What you need to do —
Write out, word for word, only the lines from the one with "United States, site archbold_FL-07." to the end of the data below.

Available records —
[Start of section]
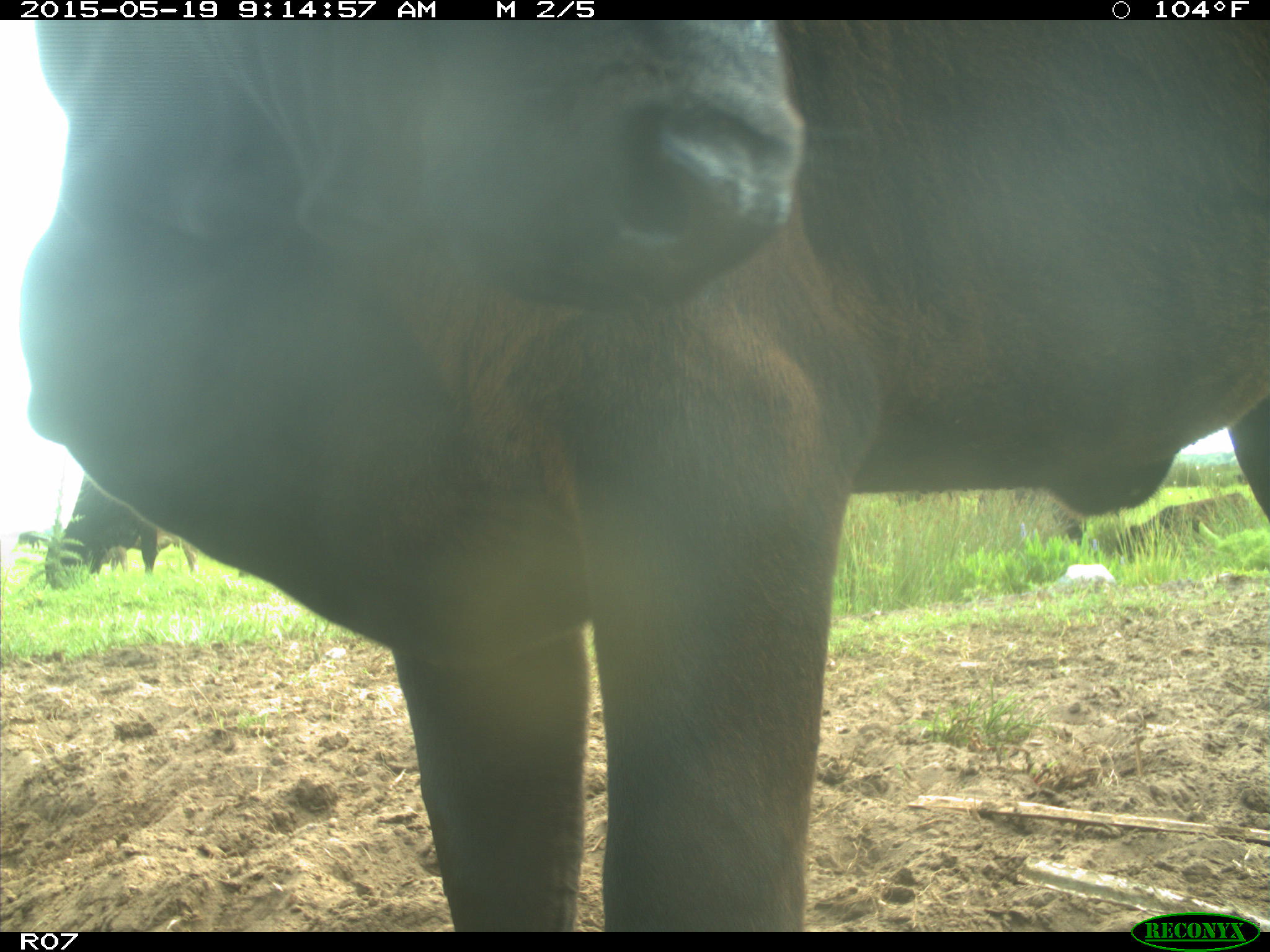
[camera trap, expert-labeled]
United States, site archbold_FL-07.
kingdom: Animalia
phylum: Chordata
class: Mammalia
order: Artiodactyla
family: Bovidae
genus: Bos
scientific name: Bos taurus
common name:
[End of section]
Output for this exercise —
United States, site archbold_FL-07.
kingdom: Animalia
phylum: Chordata
class: Mammalia
order: Artiodactyla
family: Bovidae
genus: Bos
scientific name: Bos taurus
common name:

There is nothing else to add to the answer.